1. Finding maximum error

We measure the radius r of a circle and obtain that that r=9 centimeters. We use this value to compute the area of the circle. We know that the error in our measurement is at most 1.6%. Use the linear approximation to the area A(r)=pi*r^2, at r=9 to estimate the maximum error in our computed value for the area.

I get (162/125) * pi as my answer. :/
Is the equation not 2 * pi * 9 * .016?

2. Originally Posted by Velvet Love
We measure the radius r of a circle and obtain that that r=9 centimeters. We use this value to compute the area of the circle. We know that the error in our measurement is at most 1.6%. Use the linear approximation to the area A(r)=pi*r^2, at r=9 to estimate the maximum error in our computed value for the area.

I get (162/125) * pi as my answer. :/
Is the equation not 2 * pi * 9 * .016?
The area of a circle of radius r is:

$A(r)=\pi r^2$

for a small error $\delta$ in the radius we have:

$A(r+\delta)\approx A(r)+\delta \frac{dA}{dr}=A(r)+\delta (2\pi r)$

Thus the error is the area is:

$A(r+\delta)-A(r)=2\pi r \delta$

In this case $r=9$ and $\delta=0.016 \times r=0.016 \times 9$ cm (it's $1.6\%$ of $r$ )

CB

3. A slightly different way of looking at this. $A(r)= \pi r^2$ so the derivative is $A'(r)= 2\pi r$. At r= 9, $A(9)= 81\pi$ and [tex]A'(9)= 18\pi$. The tangent line at r= 9, [tex]18\pi(r- 9)+ 81\pi$ gives the linear approximation. The "change" is $18\pi (r- 9)$. 1.6% of 9 is 0.144 so evaluate $18\pi (r-9)$ for r= 9.144.
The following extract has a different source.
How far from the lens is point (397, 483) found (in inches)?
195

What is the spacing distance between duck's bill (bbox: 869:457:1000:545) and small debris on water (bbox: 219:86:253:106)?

There is, by the way, an engineers "rule of thumb" that is based on this: When adding (or subtracting) quantities add their errors. When multiplying (or dividing) add their percentage errors. Here we are multiplying r times r. since the percentage error for r is 1.4%, the percentage error for $r^2$, and so for $\pi r^2$ would be 1.4+ 1.4= 2.8%